The End of the End of the Earth by Jonathan Franzen

Published by Farrar, Straus and Giroux on November 13, 2018

I didn’t know what a gloomy guy Jonathan Franzen is until I read The End of the End of the Earth. There’s no point in having a bucket list, he says, because it won’t change the fact that you’re going to die. Well, okay, but seeing every bird you possibly can before you die won’t change the fact that you’re going to die, and I’m not sure how Franzen squares that obsession with his rejection of bucket lists, except for his impression that bucket listers want to cheat death by “strategic vacationing.” I don’t have a bucket list but I’ve taken a lot of vacations, and I always thought they had something to do with enjoying life rather than cheating death. Maybe if the buckets are filled with birds, Franzen would have more use for them. Or maybe he’s just the kind of guy who sees the bucket as half empty rather than half full.

Franzen starts this essay collection by telling the reader that the “pure” essay, the personal exploration of an idea, is an extinct form, in part because subjectivity is the new norm in reportage, reviews, and even literature, which increasingly conflates fiction with autobiography. In an essay that explores the idea of essays, Franzen contrasts the subjective opinions of bloggers and activists on the left and right — the people who claim “the right not to hear things that upset them and to shout down ideas that offend them” — with essays that, like the best literature, invite you “to ask whether you might be somewhat wrong, maybe even entirely wrong, and to imagine why someone else might hate you.”

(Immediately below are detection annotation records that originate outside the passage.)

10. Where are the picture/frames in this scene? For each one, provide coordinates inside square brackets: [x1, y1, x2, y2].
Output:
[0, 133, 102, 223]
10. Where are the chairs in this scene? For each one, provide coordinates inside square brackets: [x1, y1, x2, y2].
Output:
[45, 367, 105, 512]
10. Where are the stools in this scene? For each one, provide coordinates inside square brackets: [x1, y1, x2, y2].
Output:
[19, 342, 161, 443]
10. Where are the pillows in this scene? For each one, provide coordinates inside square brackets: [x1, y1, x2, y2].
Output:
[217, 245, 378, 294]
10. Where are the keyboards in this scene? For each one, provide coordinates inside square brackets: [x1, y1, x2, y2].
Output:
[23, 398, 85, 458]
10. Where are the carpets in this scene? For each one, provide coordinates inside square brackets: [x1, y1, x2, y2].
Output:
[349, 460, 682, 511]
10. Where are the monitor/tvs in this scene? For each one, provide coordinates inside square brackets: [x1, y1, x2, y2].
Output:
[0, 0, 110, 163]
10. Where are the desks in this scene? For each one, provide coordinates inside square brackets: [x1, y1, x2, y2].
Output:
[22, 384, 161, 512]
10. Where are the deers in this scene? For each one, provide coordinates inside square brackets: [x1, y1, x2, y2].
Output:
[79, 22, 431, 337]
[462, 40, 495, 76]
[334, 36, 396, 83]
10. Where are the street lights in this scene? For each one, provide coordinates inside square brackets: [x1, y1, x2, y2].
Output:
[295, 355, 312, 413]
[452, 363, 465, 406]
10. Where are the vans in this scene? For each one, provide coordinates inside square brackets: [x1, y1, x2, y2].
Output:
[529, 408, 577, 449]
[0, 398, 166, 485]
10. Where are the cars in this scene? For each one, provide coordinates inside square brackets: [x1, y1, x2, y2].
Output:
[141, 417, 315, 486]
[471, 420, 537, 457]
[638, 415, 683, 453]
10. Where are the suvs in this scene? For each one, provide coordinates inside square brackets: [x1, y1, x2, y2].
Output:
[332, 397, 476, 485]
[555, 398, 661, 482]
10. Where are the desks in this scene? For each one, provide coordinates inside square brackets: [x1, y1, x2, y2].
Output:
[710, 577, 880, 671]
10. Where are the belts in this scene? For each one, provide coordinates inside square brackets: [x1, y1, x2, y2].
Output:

Franzen pushed my buttons from time to time, and I’ll gladly acknowledge that he might be right and I might be wrong. Maybe it really is too late to avert climate change and we should stop pretending that environmental doom is avoidable (although misplaced hope, in my view, is a necessary motivational tool to even incremental policy changes). To his credit, Franzen admits that he might be wrong, that maybe the focus should be on climate change deniers, a conclusion he pondered while writing and then abandoning an essay about birds. He eventually converted the essay to one about finding meaning in improving a world that is coming to an end. That’s a perspective I hadn’t considered. Inviting readers to consider new perspectives is an essayist’s greatest gift.

Most of these essays in this collection touch on Franzen’s love of bird watching and the anxiety it produces. I couldn’t tell from reading Freedom whether Franzen was on the side of birds or cats (fans of both are excoriated in the novel), but now I know. Franzen has a passion for birds. Cats, not so much.

Franzen makes an inspired defense of the ethical imperative to protect the environment in order to protect birds. I suppose one could translate that to an argument for saving all habitats to protect all wildlife, and for that matter oceans and possibly even places where people and their dogs might dwell.

One essay discusses the impact of unregulated hunting on bird populations in Albania and Egypt. Another discusses his frenzied attempt to see all the possible birds in a couple of Caribbean islands. His birdwatching trip to East Africa sparks his gloomy condemnation of bucket lists and tourism (because the world doesn’t need another picture of a giraffe, as opposed to, I don’t know, another sighting of a bird?). One of the more interesting bird essays discusses the decline of seabird populations and the simple ways that fishing fleets can avoid killing birds by accident. And the end of the end of the Earth turns out to be Antarctica, which has glorious penguins, although the essay morphs into a gloomy discussion of death before it becomes an amusing take on expensive tours to places most people don’t want to go. I’m glad Franzen went there and described the trip so that I can cross it off my bucket list as a vicarious trip taken.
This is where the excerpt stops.